But spring is a season of the year when I do think about it more --- it's hard not to. Stations of the Cross have been a weekly Lenten devotion, concluding with a simple supper of soup and bread last evening. Palm Sunday is upcoming. And then the rest of the Holy Week marathon, including Maundy Thursday, Good Friday, Holy Saturday and Easter Sunday, each with its liturgical framework.

This year I began at the base line with a  story attributed to my old friends, the Unitarian Universalists, which like all good stories is almost impossible to track to its origin. The story involves preachers, pastors and priests from all the major Christian expressions sitting around talking about what Easter means to them. Finally, the UU preacher chimes in:

“I believe the real meaning of Easter is the appreciation of life’s renewing cycles and, that for all things there is a season.
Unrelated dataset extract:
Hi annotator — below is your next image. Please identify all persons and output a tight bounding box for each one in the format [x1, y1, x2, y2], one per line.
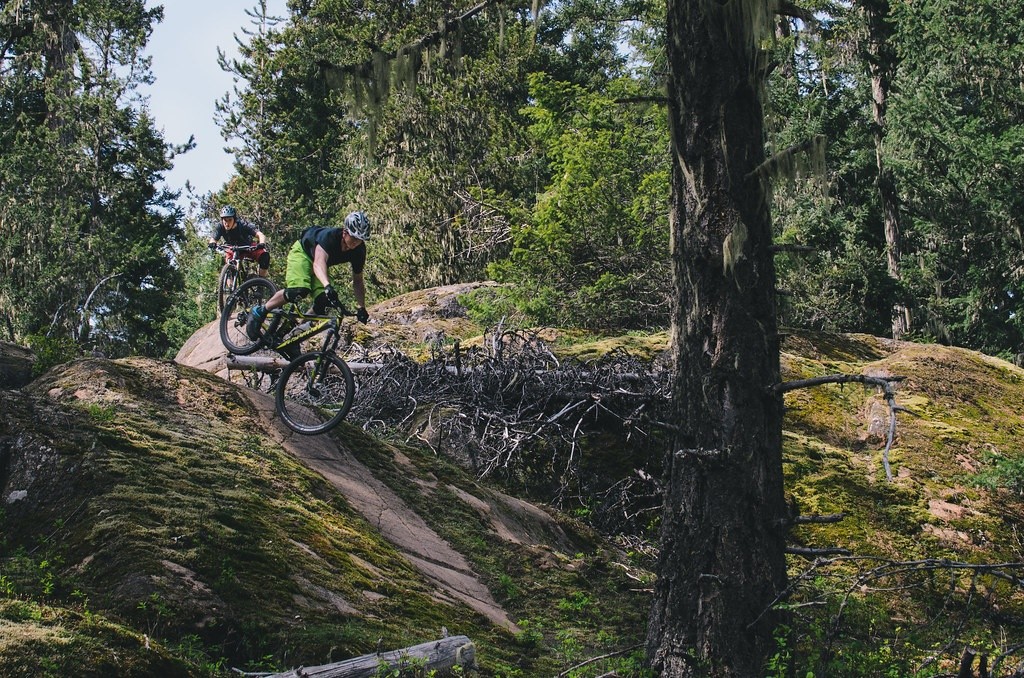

I believe the real meaning of Easter is the acknowledgment, with its accompanying sadness, of a very human Jesus who was forced to die on the Cross because of his liberal religious views and beliefs. But most important of all, I believe the real meaning of Easter is the Celebration of Thanksgiving for the presence of the sacred in each and every living person and thing; for the presence of the sacred in the birds that sing; for the presence of the sacred in the flowers which sway and the grasses which rustle in the gentle breezes of spring. This is what I believe is the real meaning of Easter,” said the Unitarian Universalist."

Great story, and perhaps this is all there is; or perhaps there's more. But, really, it's enough.